Les rotations des contingents de la Mission de l'ONU au Mali (Minusma), suspendues depuis un mois, reprendront lundi avec un nouveau mécanisme d'approbation dans un contexte de tensions diplomatiques entre Bamako et ses partenaires.

"La Minusma a marqué son accord sur les nouvelles procédures et les a communiquées à tous les pays contributeurs de troupes. Il n'y aura pas d'exception", a déclaré à l'AFP le ministre Abdoulaye Diop. "Il est prévu que les rotations recommencent dès ce lundi", a confirmé Myriam Dessables, porte-parole de la Minusma, forte de 12.261 soldats et 1718 policiers

Avant, "ils (les contingents) nous saisissaient directement. On a mis un terme à cela. Toutes les demandes doivent désormais passer par la Minusma qui doit les valider et transmettre aux Affaires étrangères par note verbale", a précisé le chef de la diplomatie malienne.

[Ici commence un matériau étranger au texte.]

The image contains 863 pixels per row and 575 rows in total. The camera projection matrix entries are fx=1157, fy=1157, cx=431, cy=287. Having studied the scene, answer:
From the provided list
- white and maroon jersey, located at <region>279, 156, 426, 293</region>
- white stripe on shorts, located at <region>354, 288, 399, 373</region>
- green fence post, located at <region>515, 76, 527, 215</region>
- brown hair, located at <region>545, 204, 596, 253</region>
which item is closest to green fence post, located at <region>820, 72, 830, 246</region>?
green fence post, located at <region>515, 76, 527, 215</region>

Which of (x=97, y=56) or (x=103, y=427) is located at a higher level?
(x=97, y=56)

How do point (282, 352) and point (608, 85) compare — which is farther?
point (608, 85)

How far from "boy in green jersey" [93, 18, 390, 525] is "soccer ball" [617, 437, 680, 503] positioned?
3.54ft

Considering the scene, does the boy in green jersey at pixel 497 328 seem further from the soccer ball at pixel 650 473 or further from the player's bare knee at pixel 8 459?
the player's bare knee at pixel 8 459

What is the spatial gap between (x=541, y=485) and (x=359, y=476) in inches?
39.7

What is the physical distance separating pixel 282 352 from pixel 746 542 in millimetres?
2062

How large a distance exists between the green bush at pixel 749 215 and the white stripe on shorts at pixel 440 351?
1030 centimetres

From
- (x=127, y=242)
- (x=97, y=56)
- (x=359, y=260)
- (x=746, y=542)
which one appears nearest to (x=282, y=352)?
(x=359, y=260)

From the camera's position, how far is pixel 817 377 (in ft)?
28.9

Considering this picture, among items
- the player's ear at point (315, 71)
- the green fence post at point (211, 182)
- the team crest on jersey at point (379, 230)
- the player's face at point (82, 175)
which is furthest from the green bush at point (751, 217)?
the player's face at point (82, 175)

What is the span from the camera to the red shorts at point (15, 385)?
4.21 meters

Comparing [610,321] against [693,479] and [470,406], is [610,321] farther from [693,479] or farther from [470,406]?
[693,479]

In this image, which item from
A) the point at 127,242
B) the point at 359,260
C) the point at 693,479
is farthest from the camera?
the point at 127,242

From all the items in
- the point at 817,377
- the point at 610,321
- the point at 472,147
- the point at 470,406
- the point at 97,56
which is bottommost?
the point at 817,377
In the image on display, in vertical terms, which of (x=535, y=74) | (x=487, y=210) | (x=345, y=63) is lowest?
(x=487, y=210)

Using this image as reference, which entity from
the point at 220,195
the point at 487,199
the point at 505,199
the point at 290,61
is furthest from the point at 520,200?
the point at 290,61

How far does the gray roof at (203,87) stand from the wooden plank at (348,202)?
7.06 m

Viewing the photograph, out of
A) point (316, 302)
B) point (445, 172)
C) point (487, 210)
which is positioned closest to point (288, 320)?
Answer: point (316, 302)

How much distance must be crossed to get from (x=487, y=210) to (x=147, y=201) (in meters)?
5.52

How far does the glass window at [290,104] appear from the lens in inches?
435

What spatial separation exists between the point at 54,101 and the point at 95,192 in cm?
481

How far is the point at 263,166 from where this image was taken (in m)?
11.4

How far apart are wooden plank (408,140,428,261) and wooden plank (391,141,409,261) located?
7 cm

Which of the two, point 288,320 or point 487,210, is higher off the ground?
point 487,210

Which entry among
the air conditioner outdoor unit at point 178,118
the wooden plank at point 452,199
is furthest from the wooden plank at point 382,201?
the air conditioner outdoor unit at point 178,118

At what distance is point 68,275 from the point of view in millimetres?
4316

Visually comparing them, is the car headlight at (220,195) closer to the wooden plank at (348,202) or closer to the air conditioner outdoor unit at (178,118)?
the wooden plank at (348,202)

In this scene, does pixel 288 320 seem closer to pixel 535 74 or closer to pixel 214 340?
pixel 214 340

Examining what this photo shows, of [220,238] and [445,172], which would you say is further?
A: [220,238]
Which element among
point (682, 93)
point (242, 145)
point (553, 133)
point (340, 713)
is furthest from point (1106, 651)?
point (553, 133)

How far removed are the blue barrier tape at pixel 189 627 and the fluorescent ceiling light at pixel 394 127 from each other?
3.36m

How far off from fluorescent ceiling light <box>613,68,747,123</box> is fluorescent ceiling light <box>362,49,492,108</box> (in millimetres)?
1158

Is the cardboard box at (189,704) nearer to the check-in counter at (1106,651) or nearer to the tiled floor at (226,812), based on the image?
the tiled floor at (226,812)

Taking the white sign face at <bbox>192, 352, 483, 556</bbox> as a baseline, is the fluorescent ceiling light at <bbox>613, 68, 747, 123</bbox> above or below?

Suspendues depuis le 14 juillet

Les rotations des contingents militaires et policiers de la Minusma avaient été suspendues le 14 juillet pour une durée indéterminée en raison du "contexte de sécurité nationale".

Vendredi, l'Allemagne avait annoncé suspendre "jusqu'à nouvel ordre" la majeure partie de ses opérations militaires au Mali dans le cadre de la mission de l'ONU (Minusma), en dénonçant un nouveau refus de survol par les autorités maliennes.

Le refus de survol était intervenu malgré des assurances contraires de la part du ministre malien de la Défense, Sadio Camara, lors d'un entretien téléphonique jeudi avec son homologue allemande Christine Lambrecht, avait-il ajouté.

"Les Allemands doivent se conformer aux nouvelles procédures. Leur ministre de la Défense est allé vite en besogne pour annoncer la suspension de leur opérations. Cela ne nous impressionne pas", a réagi M. Diop. "Notre ligne est claire. On ne transige pas sur les questions touchant à la souveraineté et à la sécurité nationales", a-t-il poursuivi.

Et samedi, Bamako a invité l'Allemagne "à renouveler sa demande de rotation dans le cadre de ce mécanisme à travers la Minusma".

Porte-parole expulsé

Le Mali est dirigé par une junte qui poussé vers la sortie le vieil allié français et ardemment relancé la coopération avec Moscou pour tenter d'endiguer la propagation jihadiste qui a gagné le centre ainsi que le Burkina Faso et le Niger voisins.

Les relations entre le Mali et l'ONU, dont les casques bleus sont présents dans le pays depuis 2013, se sont également dégradées ces dernières semaines. Le porte-parole de la Minusma, Olivier Salgado, avait été notamment expulsé pour avoir publié des "informations inacceptables" au lendemain de l'arrestation de 49 soldats ivoiriens à Bamako le 10 juillet.

Ceux-là, qualifiés de "mercenaires" par Bamako, étaient selon Abidjan en mission pour l'ONU. Ils sont toujours détenus à Bamako.

La suspension des rotations des contingents de la Minusma avait été annoncée quatre jours après leur arrestation. L'Egypte avait le lendemain annoncé suspendre la participation de ses quelques 1.035 soldats à la Minusma, dont le mandat a été renouvelé pour un an le 29 juin.

Ce renouvellement s'est accompagné d'une "opposition ferme" du Mali à la liberté de mouvement des Casques bleus pour des investigations liées aux droits de l'Homme.

En janvier, le Danemark avait annoncé le rapatriement de ses soldats dans le cadre du groupement européen de forces spéciales Takuba, Bamako arguant que leur déploiement était "intervenu sans son consentement".